Fable (Definition & Examples)

The word “fable” originated from the Latin word “fabula” which refers to the chronological sequence of events in a narrative. Here the fable definition & examples have been detail discussed.

Fable

The word “fable” originated from the Latin word “fabula” which refers to the chronological sequence of events in a narrative. The legendary fabulist Aesop, who wrote in ancient Greece, is the source of the majority of Western tales.

Let’s start fable definition.

Fable Definition:

Fable is a brief tale in prose and a short allegory. Non-human creatures or lifeless objects are normally the characters of fable. The imaginative characters are developed in fable and story is carried out through them.

Characteristics of Fable:

The presentation of human beings as animals is the characteristics of the literary fable. It is unlike that fable is flourished among primitive people.
According to Lessing, the Fable embodies a moral in a special case; this is vested with reality, and narrated as a story, which suggests the moral at once.

Many of the Fables turn upon the actions and characteristics of animals. This practice has arisen out of the circumstances that the animals chosen have a certain fixed character; as the cunning of the fox, the meekness of the lamb, the strength of the lion.

Well-known Fables:

There are many famous fables in history of literature. The purpose to write fable is to give some lesson and to apprise the readers about some reality and fact.
The well-known fable of the ‘hare and the tortoise’ teaches the lesson; ‘Slow and Steady wins the race’. Similarly, the story, ‘haste makes waste’ is also categorized to impeach lesson that every work should be done with due care and peace of mind.

Subject Matter of Fables:

The subject-matter of fables has sometimes to do with supernatural and unusual incidents and often draws its origin from folklore sources.

The fables attributed to Aesop, a Greek slave who lived around 600 B.C., are by far the most well-known, but those of La’ Fontaine, a Frenchman writing in the seventeenth century, are almost as well-known for their particular humor, wit, wisdom, and sprightly satire.

‘Bidpai’ is also one of the fables which was composed in Sanskrit in 300 A.D. This version was composed in different languages in 3rd and 16th centuries.

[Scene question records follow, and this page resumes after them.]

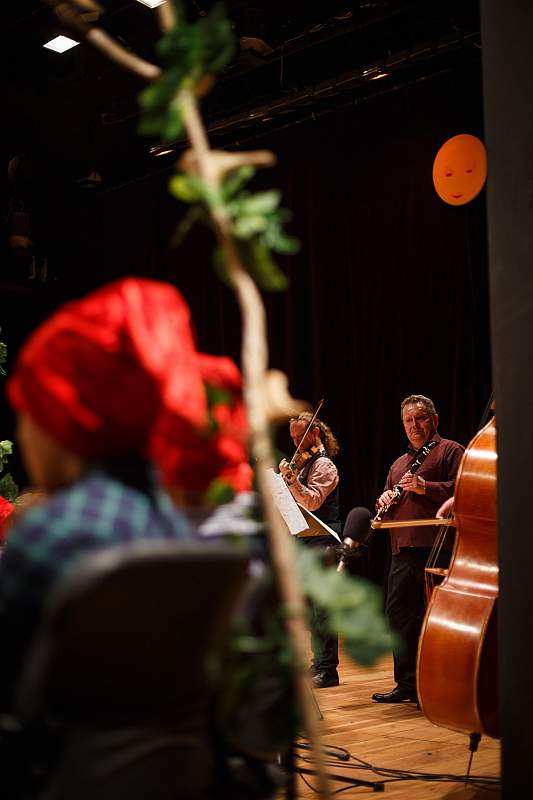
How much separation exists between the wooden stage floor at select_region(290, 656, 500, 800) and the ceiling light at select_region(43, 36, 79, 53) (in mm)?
4419

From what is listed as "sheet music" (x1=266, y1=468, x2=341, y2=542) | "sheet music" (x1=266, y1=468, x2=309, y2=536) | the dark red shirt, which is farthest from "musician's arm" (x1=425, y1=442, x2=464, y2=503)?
"sheet music" (x1=266, y1=468, x2=309, y2=536)

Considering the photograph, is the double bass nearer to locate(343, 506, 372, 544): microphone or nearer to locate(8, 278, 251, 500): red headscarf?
locate(343, 506, 372, 544): microphone

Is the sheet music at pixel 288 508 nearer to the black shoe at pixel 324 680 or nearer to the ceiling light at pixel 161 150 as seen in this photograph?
the black shoe at pixel 324 680

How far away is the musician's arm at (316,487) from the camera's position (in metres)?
5.11

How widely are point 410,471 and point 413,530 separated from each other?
333 millimetres

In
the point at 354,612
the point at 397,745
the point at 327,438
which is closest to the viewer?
the point at 354,612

‘Animal Farm’ by George Orwell is a political satire, which has been composed in the form of a fable which shows the destitute condition of African people and supremacy of white people over black. Further ‘droll fables of our time’ by James Thurber are also very famous.

What is Fabliau?

The fable definition has earlier been discussed. Fabliau is a short narrative in octosyllabic verse, consists of 300 to 400 lines. Although the form of fabliau is in French, but there are examples in Literature also, like Revve’s Tale and Chaucer’s Miller’s.

What is Fabula?

It is a form of comedy drama which remained popular in Rome until the period of Augustus. Beside the characters as discussed in fable definition, the characters of fabula were represented by masks. The famous authors of fabula were, Maccus, Paapus, Manducus, Dossenus etc.

What is Fabulation?

The term introduced by Robert Scholes in ‘The Fabulators’ which was used to describe the anti-vowel. It involved allegory and verbal acrobatics.

Writers of Fables:

Important fabulists are Gay (England), Lessing (Germany), Krylov (Russia). Further Marie de France who composed 102 fables in verse and La Fontaine are known as the world’s master fabulists. The imitators of La Fontaine were, Eustache de Noble, Pignotti, John Gay, J.P.C. de Florian and Tomas Iriarte.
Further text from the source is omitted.